Education St Catherine's College, M.A. Geology, 1966
Occupation Journalist, Author
Notable credit(s) The Guardian
Spouse Setsuko Sato

Simon Winchester, OBE (born September 28, 1944), is a British-American author and journalist who resides mostly in the United States. Through his career at The Guardian, Winchester covered numerous significant events including Bloody Sunday and the Watergate Scandal. As an author, Simon Winchester has written or contributed to over a dozen nonfiction books and authored one novel and his articles appear in several travel publications including Condé Nast Traveler, Smithsonian Magazine, and National Geographic. Simon Winchester lives in New York and on a farm in Massachusetts.


  Early life and education

Simon Winchester was born in the autumn of 1944 in northern London. Winchester attended several boarding schools in Dorset.[1] He spent a year hitchhiking around the United States,[2] then in 1963 went up to St Catherine's College, Oxford to study geology. He graduated in 1966 with a degree in geology and found work with Falconbridge of Africa, a Canadian mining company. His first assignment was to work as a field geologist searching for copper deposits in Uganda.[3]

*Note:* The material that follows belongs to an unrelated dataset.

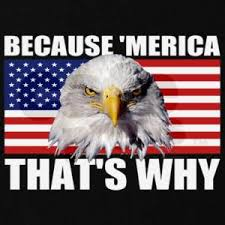 Merica Meme - memes i can reference or use anytime merica where is rusnivek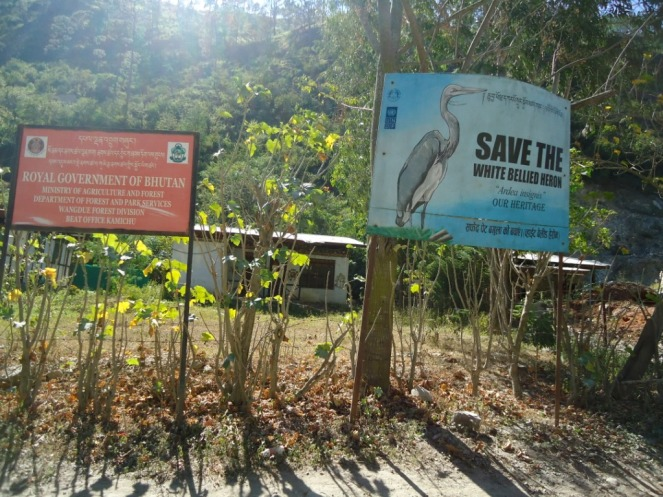Such Boards asking to Save White bellied Heron can be found many places, as this one along the Punatsangchu River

While on assignment in Uganda, Winchester happened upon a copy of James Morris' Coronation Everest – an account of the 1952 expedition which led to the first successful attempt to climb Mount Everest.[4] Inspired by the book and with a desire to be a writer, Winchester sought career advice from Morris by mail. Morris urged Winchester to give up geology and get a job as a writer.[5] Shortly after, Winchester left Africa and returned to England eventually finding work at The Journal in Newcastle upon Tyne.

In 1969, Winchester joined The Guardian, first as regional correspondent based in Newcastle upon Tyne, but was later assigned to be the Northern Ireland Correspondent.[1] Winchester's time in Northern Ireland placed him around several events of The Troubles, including the events of Bloody Sunday and the Belfast Hour of Terror.[6][7]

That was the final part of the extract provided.